Ces hormones orchestrent le cycle menstruel et l'ovulation. Dans le SOPK, leur équilibre est perturbé (ratio LH/FSH, AMH élevée, progestérone basse en l'absence d'ovulation). Les doser permet de comprendre les cycles irréguliers et d'évaluer la fertilité.

Autres axes hormonaux à explorer

Avant de conclure à un SOPK, le médecin vérifie systématiquement que d'autres glandes (thyroïde, hypophyse, surrénales) ne sont pas en cause, car plusieurs affections imitent ses symptômes. Ces dosages font partie du bilan initial pour éviter une erreur de diagnostic.

Imagerie ovarienne

L'échographie complète les dosages sanguins en évaluant la morphologie des ovaires. Attention : un aspect « polykystique » seul ne suffit pas à poser le diagnostic, et il est fréquent chez les femmes jeunes sans SOPK.

Questions fréquentes

Par quels dosages commence le bilan SOPK ?

Le bilan initial associe généralement un dosage des androgènes (testostérone, parfois DHEA-S et SHBG), un bilan thyroïdien (TSH) et de la prolactine pour écarter les diagnostics différentiels, plus une évaluation métabolique (glycémie à jeun, voire HGPO). L'ordre exact dépend de vos symptômes et reste décidé par votre médecin.

Une AMH élevée signifie-t-elle que je suis infertile ?

Non. Dans le SOPK, l'AMH est souvent élevée car elle reflète le grand nombre de follicules présents sur les ovaires — c'est plutôt un signe de réserve ovarienne abondante. Elle n'indique ni la qualité des ovules ni une infertilité ; beaucoup de femmes avec un SOPK conçoivent, parfois avec accompagnement.

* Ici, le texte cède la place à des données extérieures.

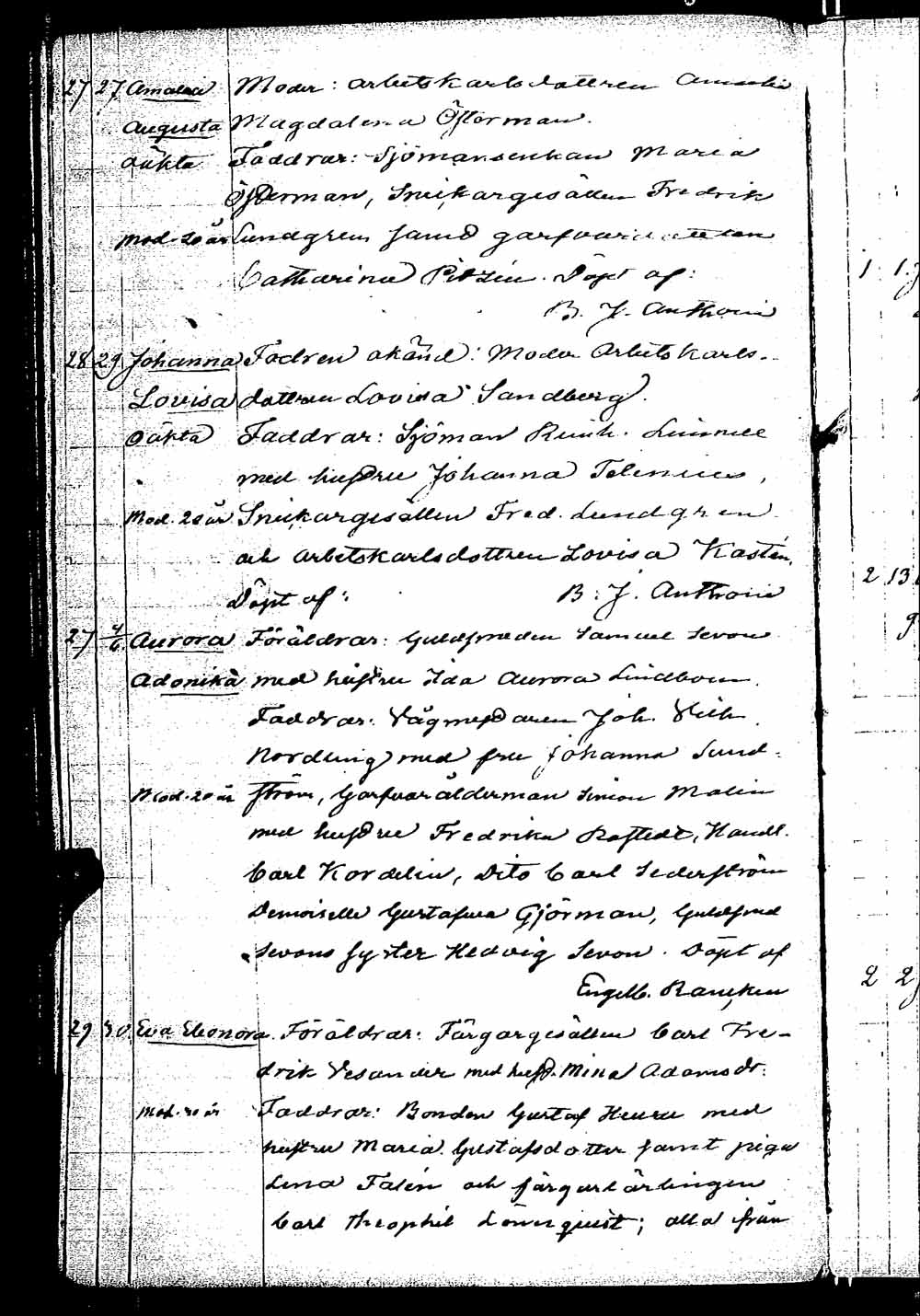 [ kuvat/151.jpg ]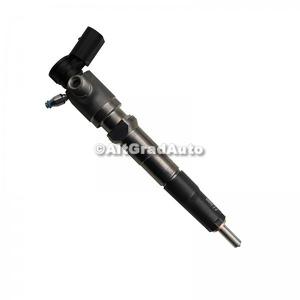 Injector Ford s-max 2 2.0 ecoblue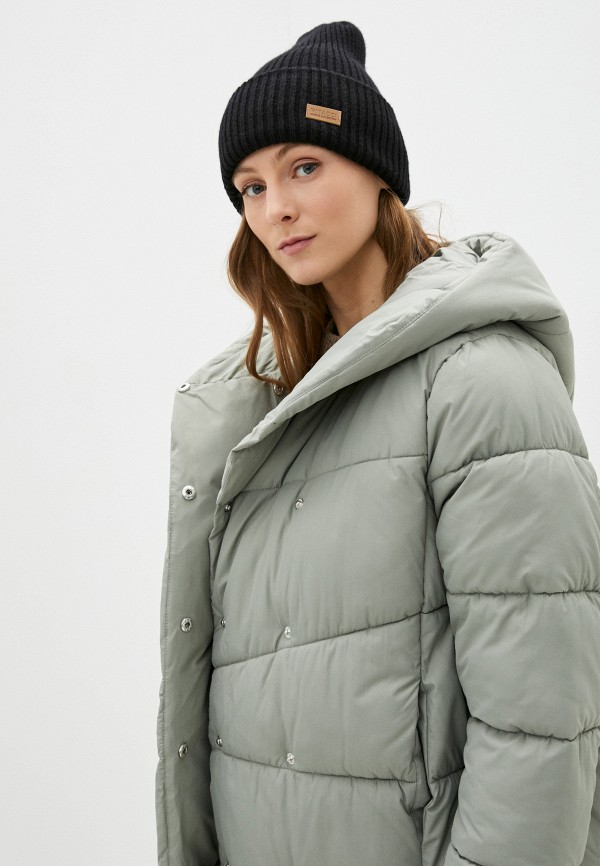 фото Шапка vitacci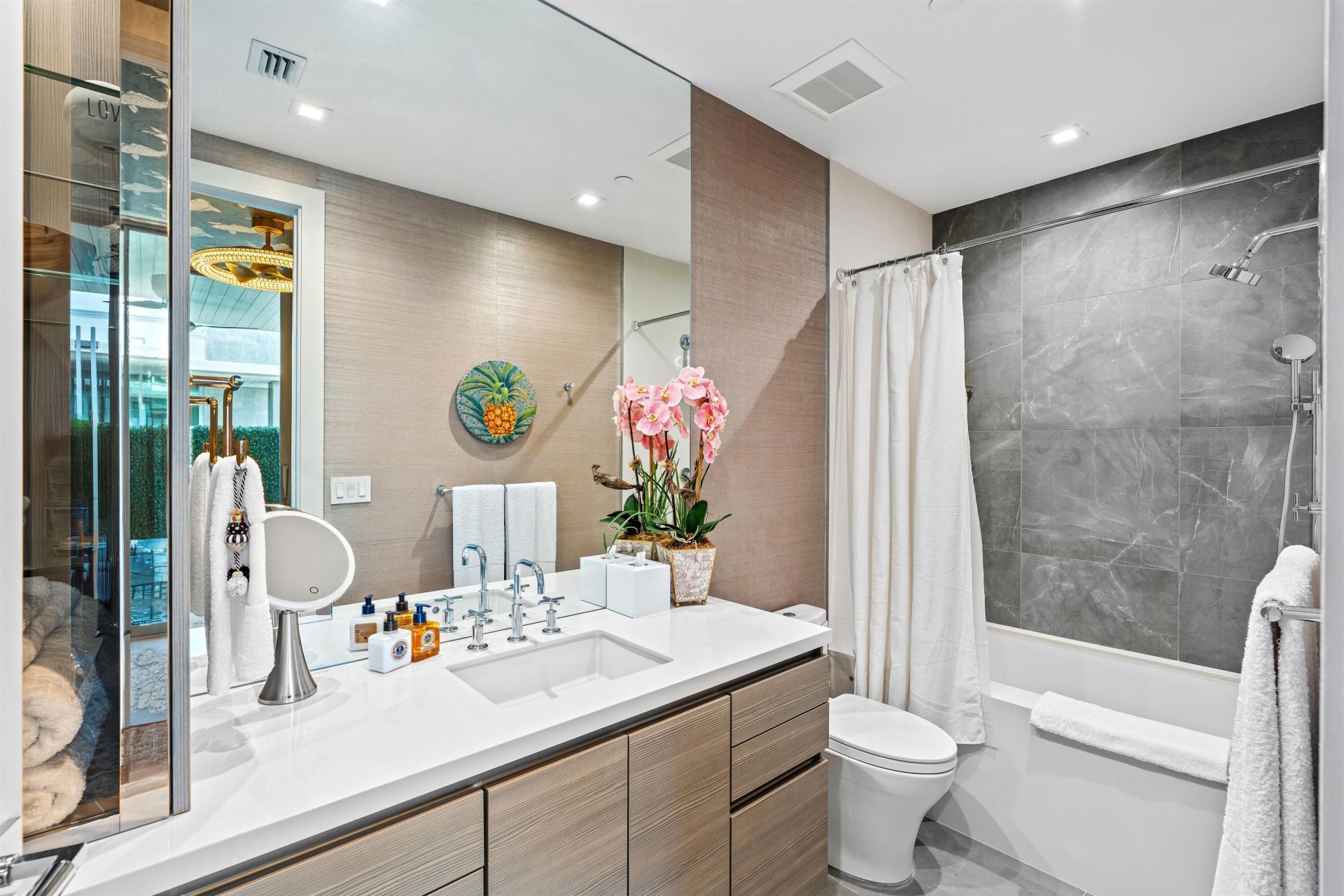1901 S Ocean Boulevard, Unit 18, Delray Beach, FL 33483 Photo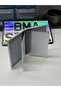 Bmastore Alpina Yazili License Case - 5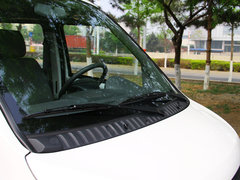 2014款 1.2L 手动 创业型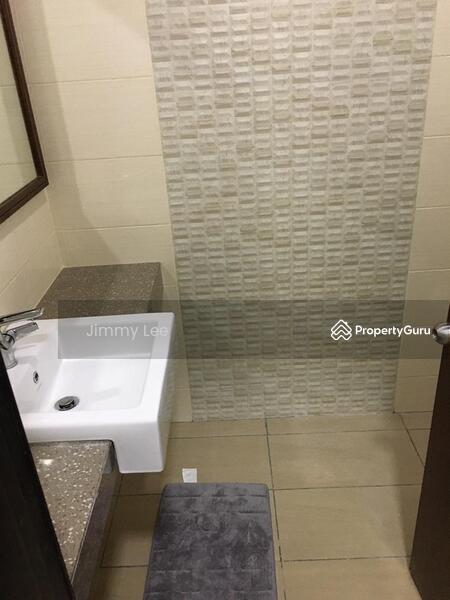 Kondominium untuk Disewa di Sri Penaga - Jimmy Lee - PropertyGuru.com.my
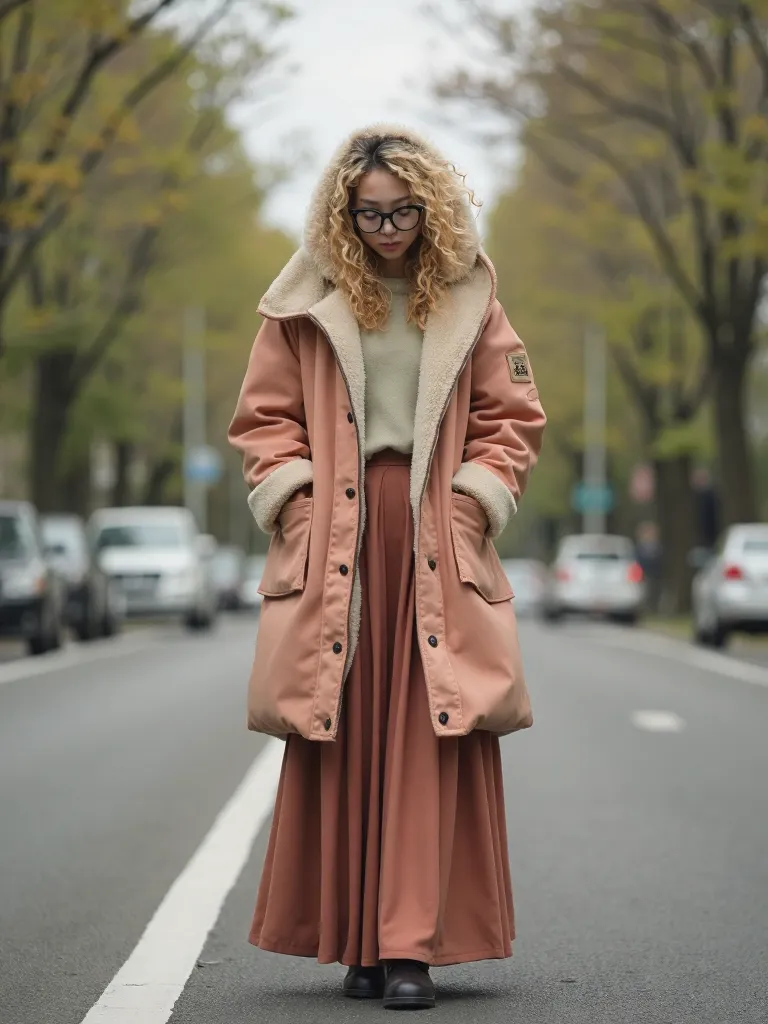 coordinate-e6d367d6d52d4690a66c4e5ea71e4091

Faut-il être à jeun pour ces analyses ?

Plusieurs dosages métaboliques (glycémie à jeun, insulinémie, HGPO, bilan lipidique) exigent un jeûne de 8 à 12 heures. Certains dosages hormonaux doivent aussi être réalisés à un moment précis du cycle. Demandez toujours les consignes exactes au laboratoire ou à votre médecin avant le prélèvement.

Quelle différence entre hyperandrogénie clinique et biologique ?

L'hyperandrogénie clinique correspond aux signes visibles (acné, hirsutisme évalué par le score de Ferriman-Gallwey, alopécie), tandis que l'hyperandrogénie biologique repose sur des dosages sanguins élevés. L'un des deux suffit à valider ce critère de Rotterdam — on peut donc avoir des symptômes sans dosage anormal, et inversement.

Ce glossaire remplace-t-il l'avis d'un médecin ?

Non. Ces définitions sont des vulgarisations destinées à vous aider à lire vos résultats et à préparer vos questions. Seul un médecin disposant de votre contexte clinique complet peut interpréter vos analyses et poser un diagnostic.